Fathersday

Dear Bloggers,

Father's Day has become a day in which to honour our dad's for all that they have done for us through the years of our lives. Being a man and living with fibromyalgia can make it more difficult for us to do all the fathering that society expects of us. Father's Day can become a day of great stress for us as we try to please our own parents.

Our children do try to honour us, and even the smallest gesture of their love can help to make this day special for us. However, we may need to make our families understand what they can do for us on this day in order to make it a less stressful and exhausting day.
Breakfast in bed is nice, but if the rest of the day is spent trying to meet their needs, then it isn't enough for us. Families tend to think that what we want is to be together with them on Father's Day because our social values have taught us that that is what is expected to happen. But what those of us with fibromyalgia may really need for Father's Day is a day just to ourselves.
A day of walking along the beach, in the woods, or just sitting outside and enjoying the springtime with its beautiful colors and flowering plants without any demands being placed upon us.
Preparing our families and explaining what would be really helpful or special for us on this day set aside for fathers is something that we can do. It may be that we awaken on Father's Day in a major flare of our fibromyalgia and the last thing we want to do is get out of bed, get dressed, and be taken out to anywhere.

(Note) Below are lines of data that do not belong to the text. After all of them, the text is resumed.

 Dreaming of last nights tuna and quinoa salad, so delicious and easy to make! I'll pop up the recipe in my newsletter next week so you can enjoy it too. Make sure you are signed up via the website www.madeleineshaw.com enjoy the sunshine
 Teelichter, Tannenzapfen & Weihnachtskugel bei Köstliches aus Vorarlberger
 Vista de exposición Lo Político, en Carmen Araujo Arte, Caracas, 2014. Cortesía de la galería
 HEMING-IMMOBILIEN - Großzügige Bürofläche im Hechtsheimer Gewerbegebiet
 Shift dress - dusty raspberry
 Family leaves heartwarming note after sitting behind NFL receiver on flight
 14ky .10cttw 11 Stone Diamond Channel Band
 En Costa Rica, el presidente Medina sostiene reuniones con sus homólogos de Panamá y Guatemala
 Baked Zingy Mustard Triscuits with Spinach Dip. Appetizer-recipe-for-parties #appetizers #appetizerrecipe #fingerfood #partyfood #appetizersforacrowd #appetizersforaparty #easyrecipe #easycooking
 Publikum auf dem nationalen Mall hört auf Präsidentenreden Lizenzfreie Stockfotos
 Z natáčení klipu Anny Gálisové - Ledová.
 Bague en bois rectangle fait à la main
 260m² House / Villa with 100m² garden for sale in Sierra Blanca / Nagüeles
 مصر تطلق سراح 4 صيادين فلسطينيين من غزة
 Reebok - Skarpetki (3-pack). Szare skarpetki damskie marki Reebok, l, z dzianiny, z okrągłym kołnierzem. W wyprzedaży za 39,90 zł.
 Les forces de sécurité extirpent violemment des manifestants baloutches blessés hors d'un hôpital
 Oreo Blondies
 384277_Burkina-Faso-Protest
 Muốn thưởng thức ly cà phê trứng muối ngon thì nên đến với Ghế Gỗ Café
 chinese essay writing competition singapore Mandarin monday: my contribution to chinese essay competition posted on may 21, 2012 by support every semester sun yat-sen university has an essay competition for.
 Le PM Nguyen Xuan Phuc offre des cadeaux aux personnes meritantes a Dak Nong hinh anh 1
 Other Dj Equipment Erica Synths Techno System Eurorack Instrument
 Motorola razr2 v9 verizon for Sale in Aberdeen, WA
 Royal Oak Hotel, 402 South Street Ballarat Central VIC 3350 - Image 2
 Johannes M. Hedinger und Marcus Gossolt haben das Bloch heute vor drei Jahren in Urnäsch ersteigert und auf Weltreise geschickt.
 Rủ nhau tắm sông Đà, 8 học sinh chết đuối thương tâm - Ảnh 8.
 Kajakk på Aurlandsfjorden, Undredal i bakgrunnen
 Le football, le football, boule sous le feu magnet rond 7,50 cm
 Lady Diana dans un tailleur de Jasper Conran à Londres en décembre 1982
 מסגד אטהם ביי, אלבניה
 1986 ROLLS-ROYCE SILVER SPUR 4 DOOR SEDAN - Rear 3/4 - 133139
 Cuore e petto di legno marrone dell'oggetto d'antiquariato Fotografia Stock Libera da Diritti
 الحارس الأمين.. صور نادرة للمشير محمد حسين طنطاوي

Those of us with small children may find it extremely difficult to get through this special day because of their many needs which must be attended to whether we feel up to it or not. If we have a supportive spouse or mother who truly understands our fibromyalgia, it can be made easier for us. However, many of us don't have the support of our families, or our extended family is far away, and can't be there even if they do understand what we go through on a daily basis.
I did not have fibromyalgia when my own children were very young, yet I now struggle with their lack of understanding of what I actually go through each day of my life. They will do special things for me on Father's Day, but if I can communicate my needs to them for this special day before it arrives, then maybe it will become a day that I will enjoy and remember as being a day especially for me.

Placing myself first has never been easy for me, but this year I plan to do just that. I don't know what I will want from them, but I do know that just being accepted as I am, and being understood no matter how I feel on Father's Day is the most important gift that they could give me. If I choose to spend the day in solitude and reflection of myself, then I hope that this will be granted to me
Flowers, gifts, and food prepared by someone else may be all that some of us need in order to feel that we are being honoured. Others of us may need to be pampered or shown by actions that we are loved unconditionally.

Being a father is a great responsibility, and for those of us with fibromyalgia, it may be one that drains us on a daily basis. We need to learn to take care of ourselves first, and sometimes this creates guilt because our society says that being a father means to give to others first. Yet, if we can't care for ourselves, then how can we find the energy and resourses to care for others without losing an important part of ourselves?

I believe that honouring and taking care of ourselves first is the most important gift that we can give to ourselves on this special day set aside for fathers everywhere.